For that, you must move past the silence of the lamppost video and listen to the voices in the other recordings. They are full of rage, but also a sense of grievance, as if the officers are personally affronted by the life and hope still left in a man under their control. The volume and speed of their shouting drives the violence from which they are supposedly sworn to defend us. If you can make no sense of the orders the officers shout at Nichols, imagine being him in that moment. You can see from the footage that Nichols knows what is happening. He may be in disbelief, but he knows he is trapped in the officers’ chaos.
And then it stops, and a destroyed body lies propped against a police car. Now, there is just a long wait for an ambulance (another sign of this country’s systemic brokenness) and voices talking casually as if nothing had happened to Nichols. Off-screen, three days later, came news of his death.
It might seem as if the violence came out of nowhere, as if some dark spirit was visited upon Nichols and the officers who brutalized him, just one of those things that happens almost every day on a street corner in a suburban neighborhood of Everytown, U.S.A., unknowable and irreconcilable with who we think we are.
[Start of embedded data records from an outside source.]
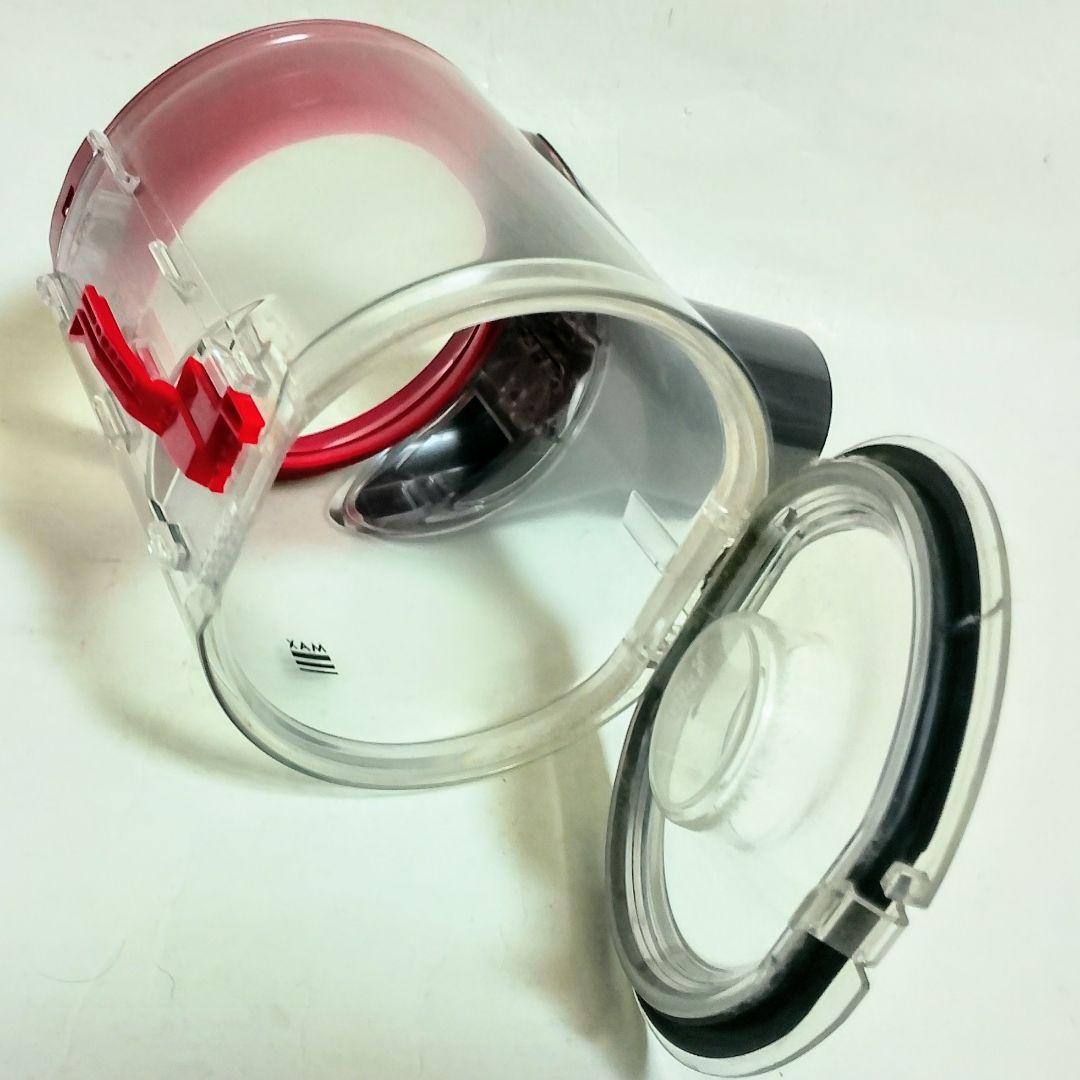 Dyson　V8 Slim Fluffy（SV10K）+ スタンド付き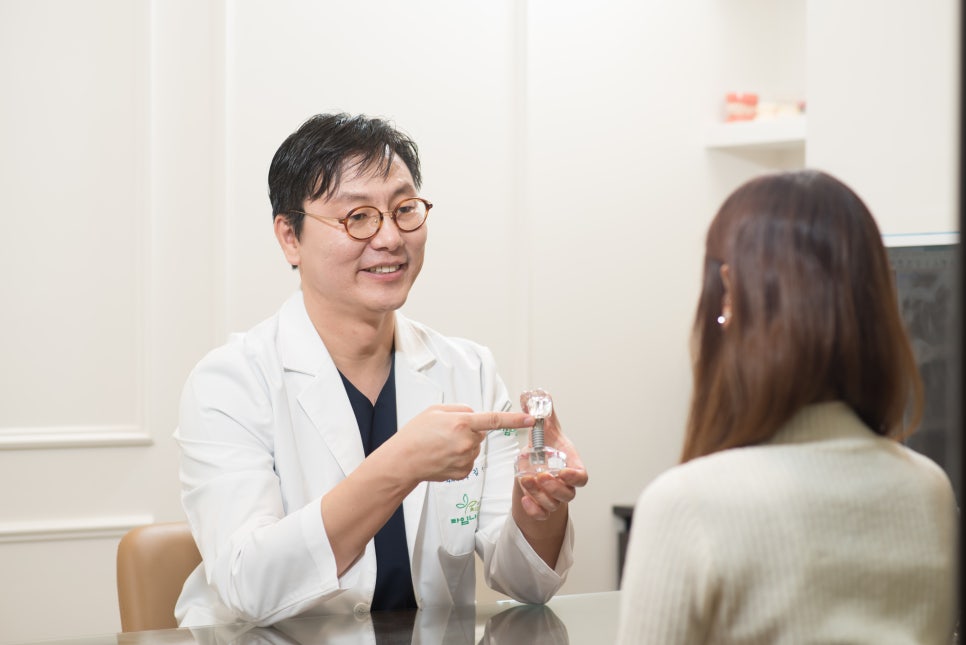 Myeongdong Implants: 3 Things You Must Know for a Careful Decision image 1
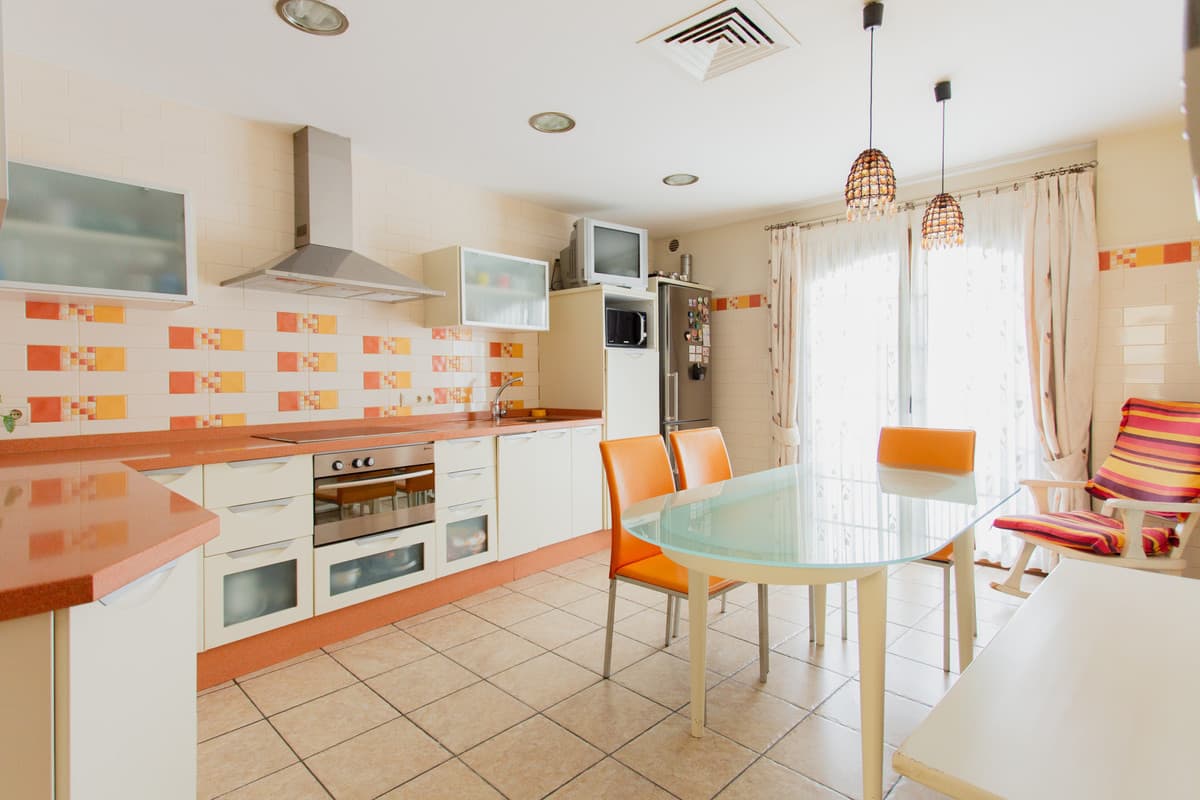 Townhouse in Estepona — photo 10 of 10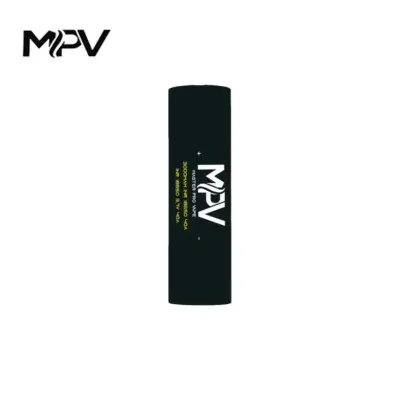 Accu INR 18650 40A 3000mAh (3000mAh) - Master Pro Vape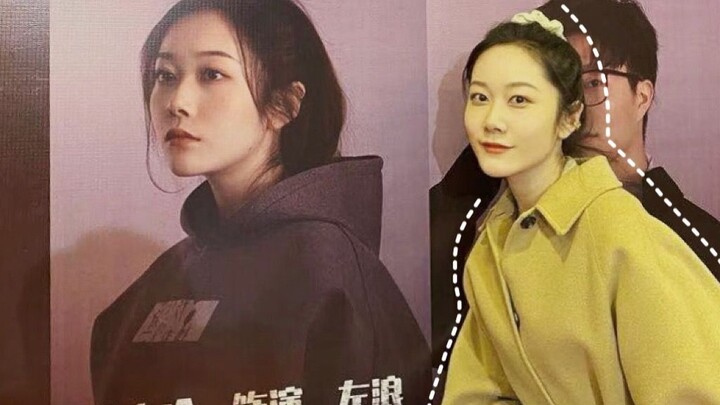 Cùng diễn chung với các cựu sinh viên nổi tiếng là cảm giác như thế nào? Tốt nghiệp hai năm, trở lại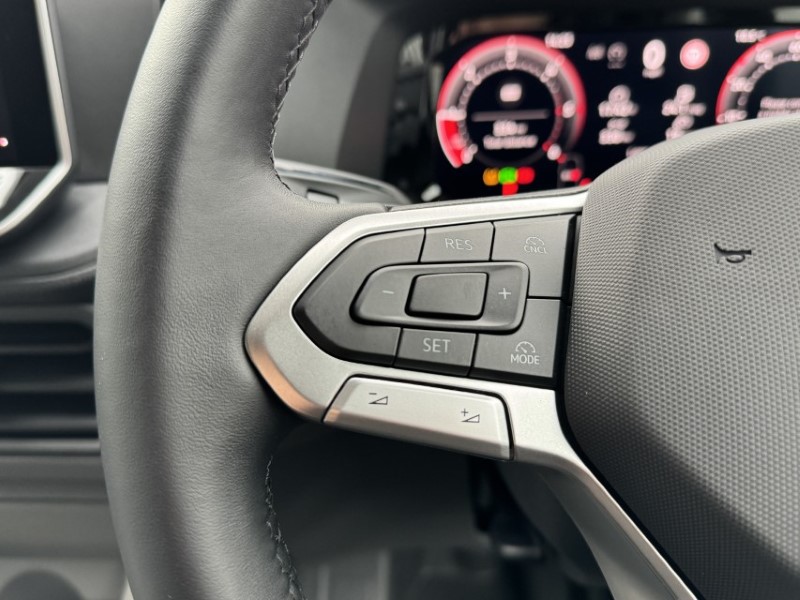 2025 (75) MAN COMMERCIAL TGE 180 Lion XC High Roof Van Auto 5098407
It is indeed an all too everyday occurrence. But bad apples and rogue officers in Scorpion units (who thinks this an acceptable acronym?) don’t explain what we have seen and heard. This is systemic, the crisis is urgent, and too many people — Black people, Brown people, poor people and people with broken taillights — are in imminent danger. On Jan. 7, 2023, there was no thin blue line in Memphis, just a small blue mob.